• Required tasks:
1/ In the issue comment, by roughly how much slower is the Batched receiver estimated to be?
2/ Write out everything in the issue comment from "We could just" down to "slower. Probably 15-30%.".

• Source text:
::::::
[ 
https://issues.apache.org/jira/browse/IGNITE-17369?page=com.atlassian.jira.plugin.system.issuetabpanels:comment-tabpanel&focusedCommentId=17612278#comment-17612278
 ] 

Vladimir Steshin edited comment on IGNITE-17369 at 10/26/22 12:41 PM:
----------------------------------------------------------------------

Snapshot can begin work with different state of kin partitions. The shapshot 
process waits for the datastreamer futures. 
(_GridCacheMvccManager.addDataStreamerFuture()_). The problem is that these 
futures are created separately and concurrently on primary and backups nodes by 
_IsolatedUpdater_. As result, at the checkpoint some backups might be written 
without the primaries. And opposite. 
An additional problem is that streamer could fail, be canceled or lost long 
ago, before the snapshot. The data is already corrupted and streamer is gone, 
is not seen.

Solutions:

4) V4 (PR 10299).
We could watch streamer is already registered before snapshot and 
simultaneously.
Cons: 
Client become involved in snapshot process. It answers if it has streamer 
registered. And is required not to left for a short moment.
Doesn't solve the canceled/failed-before problem. 

5) V5 (PR 10330)
We could quickly check partition counters at the start stage. That would cover 
the case when Datastreamer failed or canceled before snapshot. 
Cons: 
Rare, but same counters do not mean same data.

6) V6 (PR 10346) 
We could just fully check snapshot after creating. Plus an option to the 
snapshot manager disabling default snapshot verification on the creation phase.
Cons: 
The validation duration is comparable to the creation or restoration. Could be 
half long, almost same long or even longer.

7) V7
We can try to use Batched receiver as default. It is slower. Probably 15-30%. 
Seem depends significantly on the persistence, WAL performance, page rotation, 
etc. Default Isolated receiver was brought before persistence. This receiver 
might be optional and documented, emphasized as faster, but requiring success 
finish. Meaning no cancelation, no node failure etc.
Cons: 
Changes default behavior of 'allowOverwrite' to true (the receiver uses 
rewriting _putAll()_). 'allowOverwrite == false' will be slow. Slower 
performance. Might need to care of data order with transactions (there is 
_BatchedOrdered_ receiver). 


Others:

1) V1 (PR 10285). 
Watch _DataStreamer_ futures in snapshot process. The futures are created 
before writing streamer batch on any node. 
Cons: 
In theory, the solution is not resilient. On streamer batch could've been 
entirely written before snapshot. Second batch after. Including the future 
creation. First batch writes partition on primaries or backups. The second 
writes the rest. Snapshot is inconsistent.
Doesn't solve the canceled/failed-before problem.

2) V2 (PR 10286).
_IsolatedUpdater_ could just notify snapshot process that concurrent 
inconsistent updates are on. 
Cons: 
Same as V1.

3) V3 (PR 10284).
Mark _DataStreamer_ is on on any first streamer batch received. And unmark 
somehow later. If _DataStreamer_ is marked as active, the snapshot process 
could check this mark. 
Cons: 
How to close such mark? When the streaming node left? Node can live forever.
::::::
• The data:
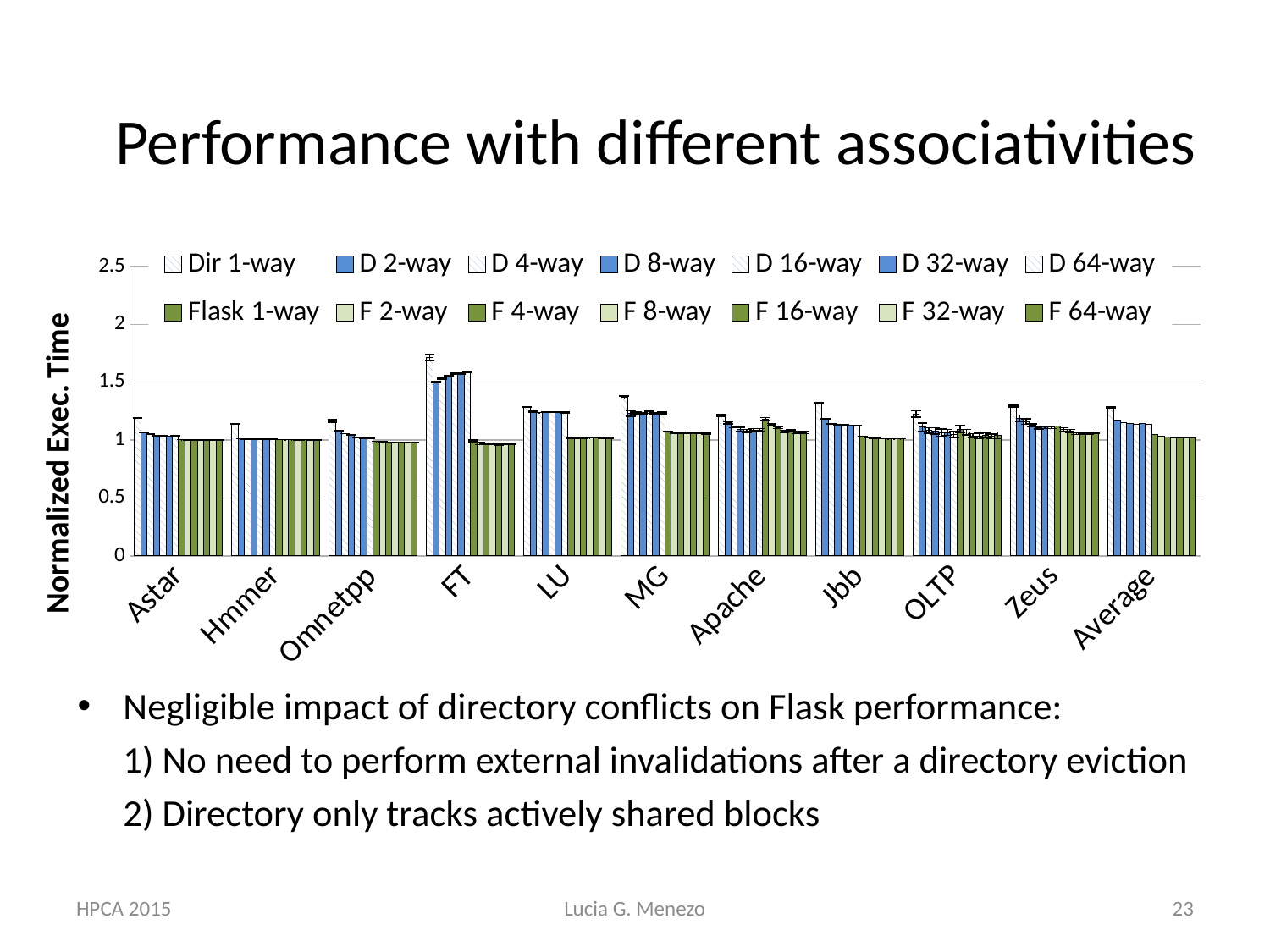
What is the first series listed in the chart's legend? Dir 1-way How many categories (benchmarks) are shown along the x axis of the chart? 11 Is the Dir 1-way value for MG greater or less than 1.5? less Is the Dir 1-way value for Hmmer greater or less than 1? greater What kind of chart is shown on the slide? bar chart Is the Dir 1-way value for FT greater or less than 1.5? greater For FT, which is larger: the Dir 1-way bar or the Flask 1-way bar? Dir 1-way What is the label of the chart's y axis? Normalized Exec. Time Which category has the highest Dir 1-way bar? FT Which is larger: the Dir 1-way bar for FT or the Dir 1-way bar for Hmmer? FT How many series does the chart's legend list? 14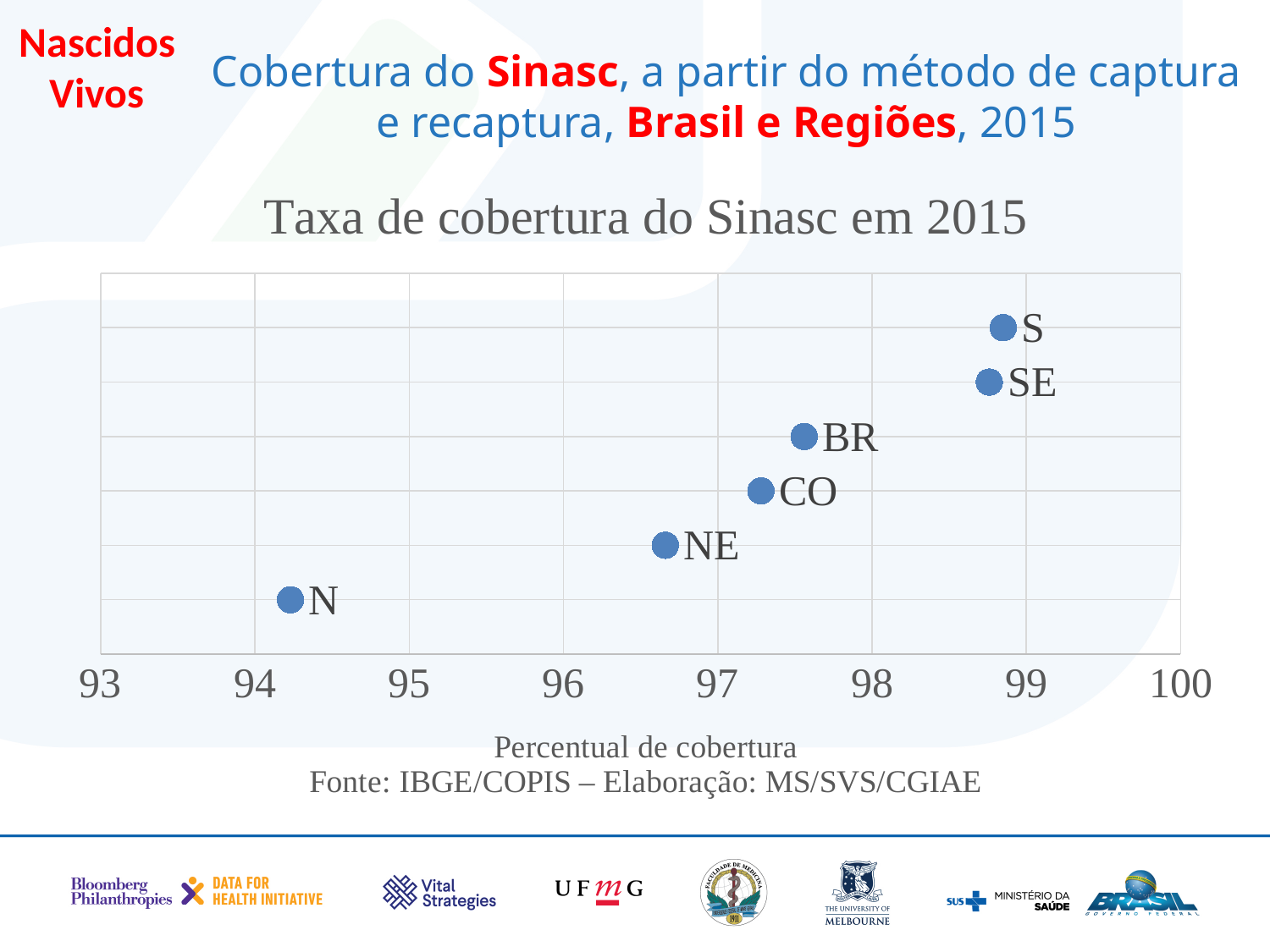
Which has a higher coverage percentage, N or NE? NE Which region has the lowest coverage percentage in the chart? N Is the value for NE greater or less than 97? less Is the value for NE greater or less than 96? greater What kind of chart is shown on the slide? Scatter chart What is the label of the x axis of the chart? Percentual de cobertura Is the value for SE greater or less than 98? greater How many data points are plotted in the chart? 6 Which has a higher coverage percentage, CO or SE? SE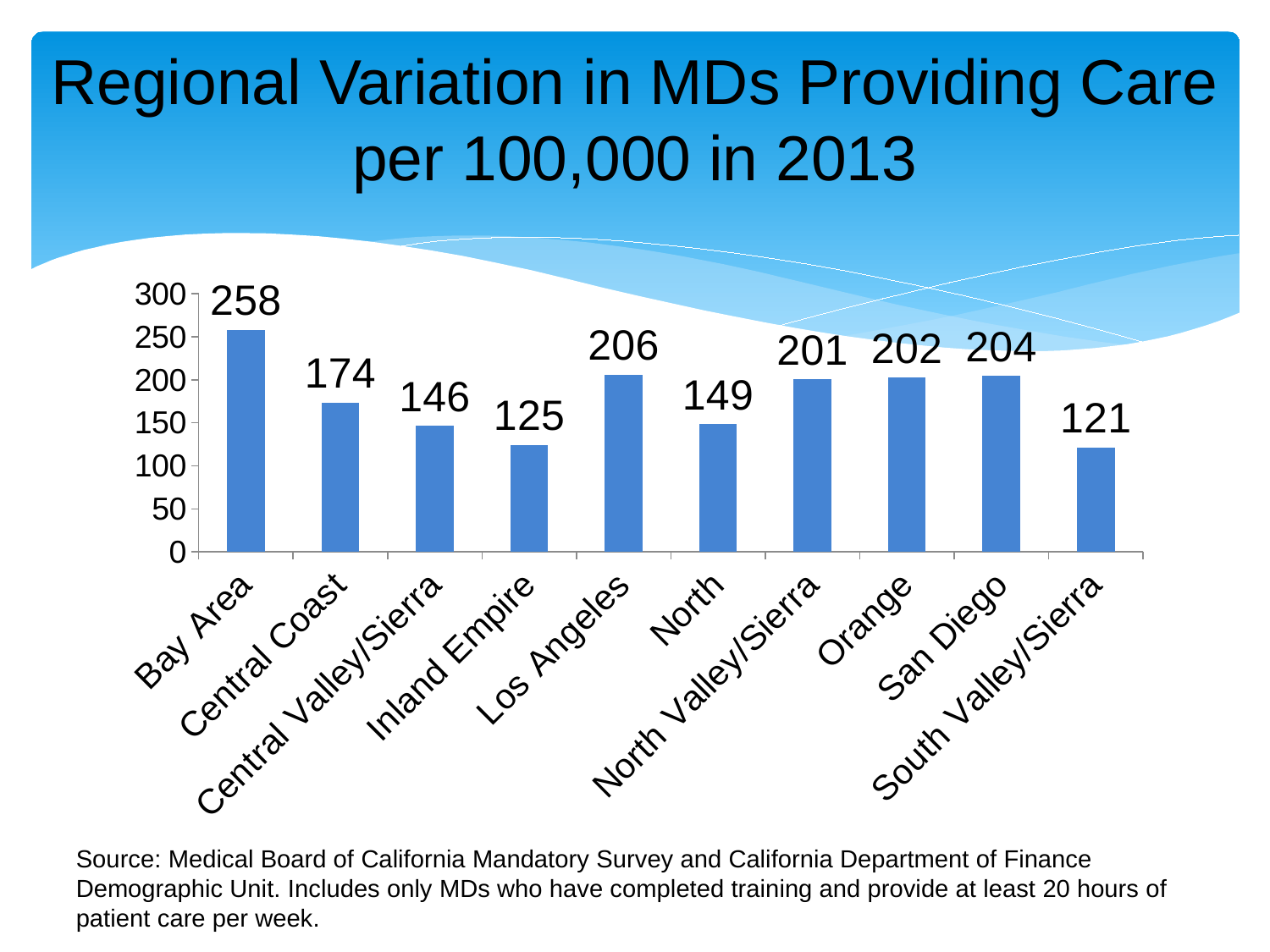
What kind of chart is shown on the slide? bar chart What is the title of the chart on the slide? Regional Variation in MDs Providing Care per 100,000 in 2013 What is the value for Bay Area? 258 Is the value for San Diego greater or less than 200? greater What is the value for North Valley/Sierra? 201 What is the difference between the values for Central Coast and North? 25 Which region has the lowest value? South Valley/Sierra What is the difference between the values for Bay Area and Los Angeles? 52 What is the value for Inland Empire? 125 Which is larger, the value for Central Valley/Sierra or the value for Inland Empire? Central Valley/Sierra Which region has the highest value? Bay Area How many regions are shown on the chart? 10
::::::
• Answers for the exercise:
1/ Probably 15-30%.

2/
We could just fully check snapshot after creating. Plus an option to the 
snapshot manager disabling default snapshot verification on the creation phase.
Cons: 
The validation duration is comparable to the creation or restoration. Could be 
half long, almost same long or even longer.

7) V7
We can try to use Batched receiver as default. It is slower. Probably 15-30%.